India is an emerging major power and a stable secular democracy (it's true that Modi has shown some religio-nationalist tendencies, but India's democracy will survive him as ours survived Trump), and thus a much more appropriate partner for us to work with. Pakistan has been providing the Taliban with clandestine assistance for years and is never going to be reliable in helping us against them. Like the even more vile Saudi regime, they are a viper in the bosom.

Beach Bum said...

One of the last real briefings I read before retiring from the military was the utter terror intelligence people had about Pakistan and its nuclear arsenal. Yeah, I know the United States has "lost" a few nukes and that after the collapse of the Soviet Union there were fears that both weapons and nuke material could get stolen from them and end up used by terrorists.

But everything I read says that there are elements in the Pakistan military that would easily lose a weapon for money or just shits and giggles if the intended target was on that faction's shit list.

Modi sucks but I'd rather have a cozy relationship with India than that nuthouse called Pakistan.

Hackwhackers said...

Infidel -- Good background on Pakistan and their malign activities in the past. Better to cast our lot with a government that at least has a democratic tradition and values. Thanks.

Beach Bum -- You're right, it's a nuthouse with nukes in the hands of some of the most untrustworth people we can imagine. Thanks for your perspective.
○ ○ ○ ○ ○
→ Problems to solve
- 1) Reproduce the passage of the comment thread on Pakistan and India from "But everything I" up to and including "and values. Thanks.".
- 2) Answer these questions about the comment thread on Pakistan and India:
(a) What has Pakistan been providing the Taliban with, according to the first comment?
(b) Which regime does the first comment call even more vile than Pakistan?
(c) What was the subject of one of the last real briefings Beach Bum read before retiring from the military?

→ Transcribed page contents
○ ○ ○ ○ ○
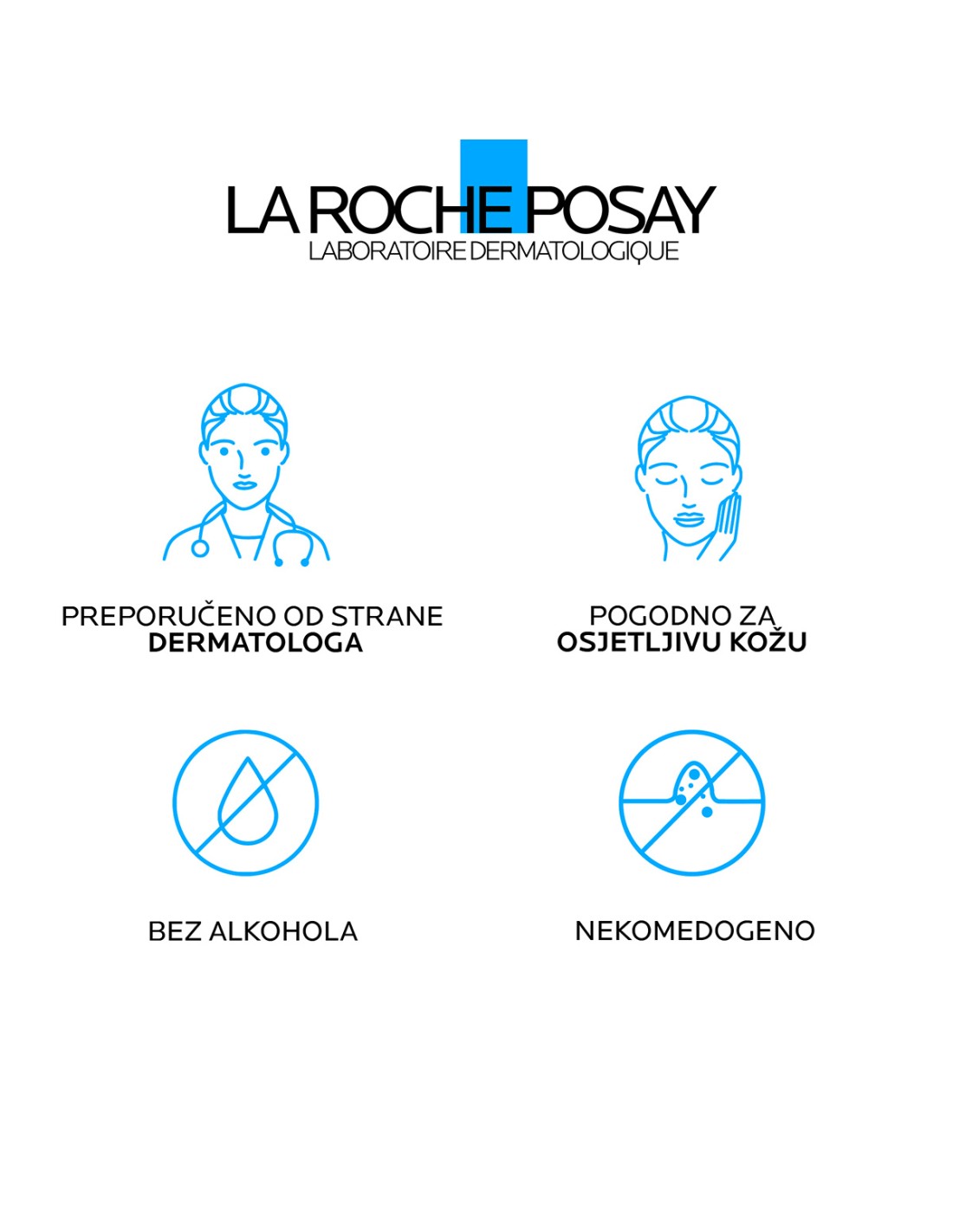 LA ROCHE POSAY
LABORATOIRE DERMATOLOGIQUE

PREPORUČENO OD STRANE
DERMATOLOGA

POGODNO ZA
OSJETLJIVU KOŽU

BEZ ALKOHOLA

NEKOMEDOGENO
○ ○ ○ ○ ○
→ Answers to the exercises
- 1)
But everything I read says that there are elements in the Pakistan military that would easily lose a weapon for money or just shits and giggles if the intended target was on that faction's shit list.

Modi sucks but I'd rather have a cozy relationship with India than that nuthouse called Pakistan.

Hackwhackers said...

Infidel -- Good background on Pakistan and their malign activities in the past. Better to cast our lot with a government that at least has a democratic tradition and values. Thanks.

- 2)
(a) Clandestine assistance, for years.
(b) The Saudi regime.
(c) The utter terror intelligence people had about Pakistan and its nuclear arsenal.